The lighting of the scene is pretty basic, I wanted to keep it really simple and dynamic. It is basically one yellow-tinted directional light that creates that warm and cozy atmosphere you can feel at the end of the summer here in France. I switched the shadow filter sharpen to 1 for my directional light, once again I learned it from David Holland's breakdown of the Meadows, it gives the shadow a more cartoony look, it is a small detail but it is always nice to have. I then added spotlights and some point lights here and there to brighten up the shadows.
There is almost no post-production, except for a small AO adjustment and I also lightened up the shadows a bit and added a smooth vignette to the main camera.
This project took me around a month and a half to complete as I was working on it on and off after work and during the weekends.
I learned a lot of new stuff while working on this, reading through various breakdowns and watching tutorials. The main challenges I encountered were the creation of vegetation and keeping the overall scene credible and coherent.

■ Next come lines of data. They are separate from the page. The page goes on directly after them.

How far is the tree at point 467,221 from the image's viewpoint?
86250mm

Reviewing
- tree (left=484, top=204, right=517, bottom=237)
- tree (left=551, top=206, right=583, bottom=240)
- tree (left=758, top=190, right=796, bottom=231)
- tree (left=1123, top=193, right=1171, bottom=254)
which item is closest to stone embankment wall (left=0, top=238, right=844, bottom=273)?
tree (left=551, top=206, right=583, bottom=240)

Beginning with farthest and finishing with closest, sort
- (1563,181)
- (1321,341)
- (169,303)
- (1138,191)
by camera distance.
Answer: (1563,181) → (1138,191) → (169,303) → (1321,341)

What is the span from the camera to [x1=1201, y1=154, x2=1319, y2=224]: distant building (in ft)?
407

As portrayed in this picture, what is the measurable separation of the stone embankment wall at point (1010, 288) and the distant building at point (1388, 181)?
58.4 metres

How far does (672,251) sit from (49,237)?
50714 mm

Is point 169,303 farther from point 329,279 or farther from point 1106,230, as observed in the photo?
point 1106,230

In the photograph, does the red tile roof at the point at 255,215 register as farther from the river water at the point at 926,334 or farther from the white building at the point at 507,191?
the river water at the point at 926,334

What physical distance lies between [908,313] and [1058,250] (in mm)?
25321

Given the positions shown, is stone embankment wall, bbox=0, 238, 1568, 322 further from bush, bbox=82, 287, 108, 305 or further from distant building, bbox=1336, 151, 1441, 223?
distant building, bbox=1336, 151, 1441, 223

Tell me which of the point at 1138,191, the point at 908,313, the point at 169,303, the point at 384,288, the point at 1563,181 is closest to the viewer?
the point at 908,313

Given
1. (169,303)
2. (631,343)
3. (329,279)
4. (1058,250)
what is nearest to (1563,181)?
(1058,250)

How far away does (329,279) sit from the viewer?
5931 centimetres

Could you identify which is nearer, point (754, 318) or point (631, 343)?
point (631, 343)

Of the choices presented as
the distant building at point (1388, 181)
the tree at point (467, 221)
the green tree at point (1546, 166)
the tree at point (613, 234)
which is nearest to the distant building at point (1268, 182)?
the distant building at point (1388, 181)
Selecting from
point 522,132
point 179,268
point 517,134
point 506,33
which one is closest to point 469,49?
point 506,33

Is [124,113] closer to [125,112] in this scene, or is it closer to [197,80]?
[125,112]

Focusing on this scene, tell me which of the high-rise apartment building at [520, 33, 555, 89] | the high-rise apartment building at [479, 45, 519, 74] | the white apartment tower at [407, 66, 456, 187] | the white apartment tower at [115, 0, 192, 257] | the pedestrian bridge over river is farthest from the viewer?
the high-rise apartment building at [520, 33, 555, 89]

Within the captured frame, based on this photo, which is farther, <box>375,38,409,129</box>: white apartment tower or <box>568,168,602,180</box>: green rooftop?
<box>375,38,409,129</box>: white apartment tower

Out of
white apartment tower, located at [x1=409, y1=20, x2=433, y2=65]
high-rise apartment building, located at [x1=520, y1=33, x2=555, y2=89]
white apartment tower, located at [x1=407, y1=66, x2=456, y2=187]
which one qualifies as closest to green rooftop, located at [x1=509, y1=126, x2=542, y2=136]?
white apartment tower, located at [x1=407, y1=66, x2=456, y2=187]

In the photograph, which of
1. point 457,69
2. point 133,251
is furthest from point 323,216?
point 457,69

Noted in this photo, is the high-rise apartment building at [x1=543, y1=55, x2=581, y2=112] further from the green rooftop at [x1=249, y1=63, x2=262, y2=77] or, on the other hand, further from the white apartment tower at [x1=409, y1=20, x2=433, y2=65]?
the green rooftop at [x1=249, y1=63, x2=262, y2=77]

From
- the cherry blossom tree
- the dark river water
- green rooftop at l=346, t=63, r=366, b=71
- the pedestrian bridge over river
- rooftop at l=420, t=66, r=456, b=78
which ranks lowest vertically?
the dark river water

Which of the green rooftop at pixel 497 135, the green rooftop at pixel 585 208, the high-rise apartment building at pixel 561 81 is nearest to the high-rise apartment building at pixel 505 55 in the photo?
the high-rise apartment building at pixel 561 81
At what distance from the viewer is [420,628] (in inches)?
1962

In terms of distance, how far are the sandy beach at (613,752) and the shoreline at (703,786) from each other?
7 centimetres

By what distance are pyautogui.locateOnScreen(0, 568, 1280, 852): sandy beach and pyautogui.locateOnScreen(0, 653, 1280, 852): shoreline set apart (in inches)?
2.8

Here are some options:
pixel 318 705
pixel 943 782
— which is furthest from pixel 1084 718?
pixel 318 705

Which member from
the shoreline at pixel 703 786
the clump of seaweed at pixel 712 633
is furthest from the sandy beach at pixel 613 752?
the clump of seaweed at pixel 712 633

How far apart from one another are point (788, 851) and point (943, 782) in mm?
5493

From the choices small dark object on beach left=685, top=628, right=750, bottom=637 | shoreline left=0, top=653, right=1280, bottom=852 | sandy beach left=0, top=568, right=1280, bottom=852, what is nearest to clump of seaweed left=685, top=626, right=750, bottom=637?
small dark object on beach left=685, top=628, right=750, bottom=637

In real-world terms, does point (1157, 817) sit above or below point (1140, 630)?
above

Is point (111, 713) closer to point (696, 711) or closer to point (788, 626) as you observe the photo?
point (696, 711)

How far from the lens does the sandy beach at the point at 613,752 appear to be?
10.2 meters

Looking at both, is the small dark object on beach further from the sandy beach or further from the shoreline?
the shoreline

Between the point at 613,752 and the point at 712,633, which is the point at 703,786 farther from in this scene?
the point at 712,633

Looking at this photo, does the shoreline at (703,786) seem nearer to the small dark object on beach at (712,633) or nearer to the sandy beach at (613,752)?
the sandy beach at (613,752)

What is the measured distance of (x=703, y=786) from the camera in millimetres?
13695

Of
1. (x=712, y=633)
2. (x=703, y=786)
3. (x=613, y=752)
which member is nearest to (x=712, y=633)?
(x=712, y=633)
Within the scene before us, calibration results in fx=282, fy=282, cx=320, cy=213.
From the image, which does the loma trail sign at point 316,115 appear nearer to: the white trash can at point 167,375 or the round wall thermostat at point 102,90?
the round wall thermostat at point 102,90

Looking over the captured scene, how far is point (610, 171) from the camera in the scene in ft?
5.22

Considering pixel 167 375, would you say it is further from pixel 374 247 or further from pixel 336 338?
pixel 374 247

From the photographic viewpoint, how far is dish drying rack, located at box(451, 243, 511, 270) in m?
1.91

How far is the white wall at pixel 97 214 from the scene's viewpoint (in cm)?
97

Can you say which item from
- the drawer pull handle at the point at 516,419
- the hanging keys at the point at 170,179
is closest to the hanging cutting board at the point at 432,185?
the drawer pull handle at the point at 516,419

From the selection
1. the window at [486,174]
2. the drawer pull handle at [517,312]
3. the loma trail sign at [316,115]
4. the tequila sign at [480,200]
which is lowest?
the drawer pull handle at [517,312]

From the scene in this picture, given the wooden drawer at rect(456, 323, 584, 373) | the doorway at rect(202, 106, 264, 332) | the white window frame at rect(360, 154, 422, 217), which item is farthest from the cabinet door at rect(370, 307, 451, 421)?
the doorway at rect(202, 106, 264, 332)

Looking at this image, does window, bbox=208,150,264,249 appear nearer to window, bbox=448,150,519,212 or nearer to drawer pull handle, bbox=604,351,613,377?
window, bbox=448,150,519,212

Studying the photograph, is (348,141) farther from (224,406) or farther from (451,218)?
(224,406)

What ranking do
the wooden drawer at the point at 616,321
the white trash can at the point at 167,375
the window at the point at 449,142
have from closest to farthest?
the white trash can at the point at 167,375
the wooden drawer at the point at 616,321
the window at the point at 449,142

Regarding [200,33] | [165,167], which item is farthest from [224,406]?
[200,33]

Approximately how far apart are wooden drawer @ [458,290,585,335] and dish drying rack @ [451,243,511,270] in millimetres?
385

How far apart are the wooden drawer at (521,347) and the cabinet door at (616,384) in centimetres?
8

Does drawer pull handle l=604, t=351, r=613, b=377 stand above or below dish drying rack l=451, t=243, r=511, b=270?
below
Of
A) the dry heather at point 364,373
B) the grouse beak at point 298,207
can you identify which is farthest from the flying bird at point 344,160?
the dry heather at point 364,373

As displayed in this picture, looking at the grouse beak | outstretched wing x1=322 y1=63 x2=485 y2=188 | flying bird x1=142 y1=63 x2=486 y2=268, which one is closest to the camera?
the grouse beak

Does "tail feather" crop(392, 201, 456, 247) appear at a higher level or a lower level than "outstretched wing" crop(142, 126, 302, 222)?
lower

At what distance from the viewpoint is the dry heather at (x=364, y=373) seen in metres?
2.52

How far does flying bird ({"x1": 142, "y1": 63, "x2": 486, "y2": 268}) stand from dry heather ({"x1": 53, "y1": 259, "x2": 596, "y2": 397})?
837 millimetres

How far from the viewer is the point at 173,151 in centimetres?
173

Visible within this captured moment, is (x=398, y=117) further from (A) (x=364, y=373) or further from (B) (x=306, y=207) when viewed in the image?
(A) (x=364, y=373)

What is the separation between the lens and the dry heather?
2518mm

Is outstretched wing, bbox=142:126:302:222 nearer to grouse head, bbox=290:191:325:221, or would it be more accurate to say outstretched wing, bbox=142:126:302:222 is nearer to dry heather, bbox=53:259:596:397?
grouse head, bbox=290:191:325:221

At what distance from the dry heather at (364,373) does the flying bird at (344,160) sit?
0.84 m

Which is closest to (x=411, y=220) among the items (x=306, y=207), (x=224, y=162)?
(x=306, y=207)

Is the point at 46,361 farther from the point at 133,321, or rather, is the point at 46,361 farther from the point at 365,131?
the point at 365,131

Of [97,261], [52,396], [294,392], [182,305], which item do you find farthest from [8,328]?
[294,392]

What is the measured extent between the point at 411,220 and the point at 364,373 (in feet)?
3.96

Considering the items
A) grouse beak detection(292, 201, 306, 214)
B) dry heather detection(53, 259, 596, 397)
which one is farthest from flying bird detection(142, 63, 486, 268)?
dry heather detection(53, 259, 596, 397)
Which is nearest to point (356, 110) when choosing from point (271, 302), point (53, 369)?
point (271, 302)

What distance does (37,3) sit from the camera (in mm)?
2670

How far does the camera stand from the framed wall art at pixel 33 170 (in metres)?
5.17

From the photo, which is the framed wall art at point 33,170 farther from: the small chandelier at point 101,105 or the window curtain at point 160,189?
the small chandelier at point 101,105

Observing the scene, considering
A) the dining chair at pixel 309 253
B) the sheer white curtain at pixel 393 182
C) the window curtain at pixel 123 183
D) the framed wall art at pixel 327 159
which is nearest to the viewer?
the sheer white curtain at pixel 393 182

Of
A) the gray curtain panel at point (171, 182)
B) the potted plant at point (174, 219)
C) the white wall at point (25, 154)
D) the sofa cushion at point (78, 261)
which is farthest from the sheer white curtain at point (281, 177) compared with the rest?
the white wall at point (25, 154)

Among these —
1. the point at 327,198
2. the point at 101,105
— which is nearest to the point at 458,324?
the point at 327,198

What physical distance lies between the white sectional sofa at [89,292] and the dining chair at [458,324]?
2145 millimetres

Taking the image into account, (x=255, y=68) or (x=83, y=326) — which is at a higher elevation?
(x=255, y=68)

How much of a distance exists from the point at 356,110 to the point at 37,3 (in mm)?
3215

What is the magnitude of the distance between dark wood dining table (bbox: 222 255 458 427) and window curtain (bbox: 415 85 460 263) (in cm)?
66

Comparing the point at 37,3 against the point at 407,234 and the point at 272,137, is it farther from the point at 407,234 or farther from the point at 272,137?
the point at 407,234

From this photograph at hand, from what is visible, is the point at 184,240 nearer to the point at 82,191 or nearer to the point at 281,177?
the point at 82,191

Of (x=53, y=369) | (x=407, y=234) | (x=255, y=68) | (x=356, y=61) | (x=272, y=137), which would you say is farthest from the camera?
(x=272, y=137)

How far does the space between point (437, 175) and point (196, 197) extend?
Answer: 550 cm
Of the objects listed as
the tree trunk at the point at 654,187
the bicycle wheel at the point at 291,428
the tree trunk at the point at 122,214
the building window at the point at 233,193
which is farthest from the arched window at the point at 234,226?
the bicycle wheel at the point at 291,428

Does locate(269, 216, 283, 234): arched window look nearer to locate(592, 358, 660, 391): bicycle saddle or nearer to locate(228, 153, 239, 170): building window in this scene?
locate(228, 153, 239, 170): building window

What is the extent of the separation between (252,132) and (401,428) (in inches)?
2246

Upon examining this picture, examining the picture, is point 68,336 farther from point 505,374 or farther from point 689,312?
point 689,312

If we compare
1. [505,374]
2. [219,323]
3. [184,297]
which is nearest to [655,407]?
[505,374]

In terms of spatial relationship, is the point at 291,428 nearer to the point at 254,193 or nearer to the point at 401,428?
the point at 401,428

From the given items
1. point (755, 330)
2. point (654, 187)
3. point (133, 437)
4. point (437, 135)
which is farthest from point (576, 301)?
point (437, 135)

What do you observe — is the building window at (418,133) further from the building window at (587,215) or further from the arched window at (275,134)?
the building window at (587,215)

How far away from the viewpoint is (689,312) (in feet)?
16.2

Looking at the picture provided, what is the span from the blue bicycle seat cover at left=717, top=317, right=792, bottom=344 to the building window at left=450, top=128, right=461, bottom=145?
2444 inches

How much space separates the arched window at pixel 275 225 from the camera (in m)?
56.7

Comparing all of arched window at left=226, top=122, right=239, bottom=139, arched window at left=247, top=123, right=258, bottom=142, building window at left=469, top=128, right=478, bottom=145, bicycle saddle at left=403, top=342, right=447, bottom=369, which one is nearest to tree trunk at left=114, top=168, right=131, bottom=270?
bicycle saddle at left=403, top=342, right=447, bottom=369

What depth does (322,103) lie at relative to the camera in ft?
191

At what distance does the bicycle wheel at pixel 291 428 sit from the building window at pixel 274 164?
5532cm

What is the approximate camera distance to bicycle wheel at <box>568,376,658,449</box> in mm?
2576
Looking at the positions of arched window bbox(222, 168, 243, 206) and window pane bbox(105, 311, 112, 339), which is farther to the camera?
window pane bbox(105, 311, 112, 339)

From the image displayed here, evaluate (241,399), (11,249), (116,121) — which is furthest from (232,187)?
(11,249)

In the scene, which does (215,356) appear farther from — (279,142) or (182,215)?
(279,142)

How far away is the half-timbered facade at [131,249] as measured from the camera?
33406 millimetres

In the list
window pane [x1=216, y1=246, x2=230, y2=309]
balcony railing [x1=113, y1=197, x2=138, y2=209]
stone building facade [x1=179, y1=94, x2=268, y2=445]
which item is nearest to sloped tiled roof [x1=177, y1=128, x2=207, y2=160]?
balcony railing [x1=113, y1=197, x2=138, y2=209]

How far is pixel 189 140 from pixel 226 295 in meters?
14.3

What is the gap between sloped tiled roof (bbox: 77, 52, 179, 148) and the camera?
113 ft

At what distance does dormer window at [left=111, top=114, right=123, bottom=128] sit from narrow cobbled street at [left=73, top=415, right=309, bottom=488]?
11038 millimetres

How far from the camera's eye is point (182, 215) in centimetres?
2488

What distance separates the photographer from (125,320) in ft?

Creating this scene was a big step forward for me and took me quite a lot of energy, but it was definitely worth it in the end.
I would like to thank all the amazing artists that helped me through the process, thanks to their tutorials I was able to lead my project in the right direction. Thanks to Jenny Mati who created the original concept and helped me with her feedback and her different perspective.
I also have to thank the community for all the unexpected love they gave me. And finally, thanks to 80 Level for the interview, I hope it will be useful to someone as all the 80 Level breakdowns were to me.